昨年までの広島での11年間で71勝を積み重ね、2021年には13勝を挙げ最多勝利投手にも輝いた実績の持ち主だが、変わること、変えることを恐れない。
今季は「ここまで入念にやるのは初めて」というワインドアップで開幕を迎えたが、その後もよりよいフォームを求め変化し続けてきた。
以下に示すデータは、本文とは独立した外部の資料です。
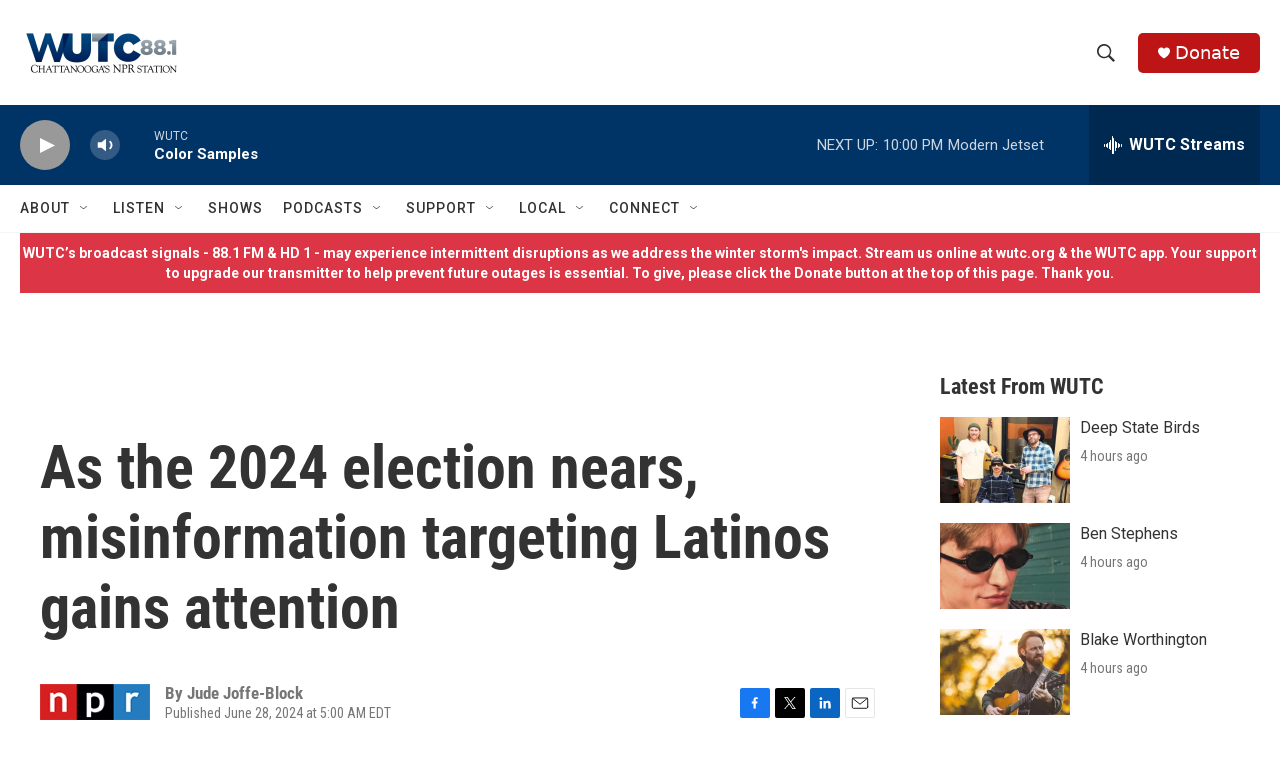

--- FILE ---
content_type: text/html; charset=utf-8
request_url: https://www.google.com/recaptcha/api2/aframe
body_size: 267
content:
<!DOCTYPE HTML><html><head><meta http-equiv="content-type" content="text/html; charset=UTF-8"></head><body><script nonce="NH-Bj_urqLgnRElCtNsMAQ">/** Anti-fraud and anti-abuse applications only. See google.com/recaptcha */ try{var clients={'sodar':'https://pagead2.googlesyndication.com/pagead/sodar?'};window.addEventListener("message",function(a){try{if(a.source===window.parent){var b=JSON.parse(a.data);var c=clients[b['id']];if(c){var d=document.createElement('img');d.src=c+b['params']+'&rc='+(localStorage.getItem("rc::a")?sessionStorage.getItem("rc::b"):"");window.document.body.appendChild(d);sessionStorage.setItem("rc::e",parseInt(sessionStorage.getItem("rc::e")||0)+1);localStorage.setItem("rc::h",'1769827388848');}}}catch(b){}});window.parent.postMessage("_grecaptcha_ready", "*");}catch(b){}</script></body></html>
「まだ全然、自分のレベルは低いと思うので、いいピッチャーになるために、しっかり練習して、いろんなことを試行錯誤しています。日々勉強というか、もっと上手くなりたいという思いでいろいろ取り組んでいます。それがなくなってしまったら、もうそれ以上はないと思いますし、やっぱり野球をやっている以上、野球が好きだし、もっと上手くなりたいという気持ちがずっとあるので」
際立つ骨太なベテランの存在感
理想形やゴールは定めていない。
「『もっとこうなりたい』というのはありますけど、そこになったところで、たぶんまた『次はこうなりたい』と、どんどんいろんなものが見えてくると思う。だから、ゴールは決まっていないですし、決まらないと思います、ずっと」
変化を求めながらも、九里の中心を貫く太い芯は揺らがない。骨太なベテランの存在が、チームにどんな影響を与えていくのか楽しみだ。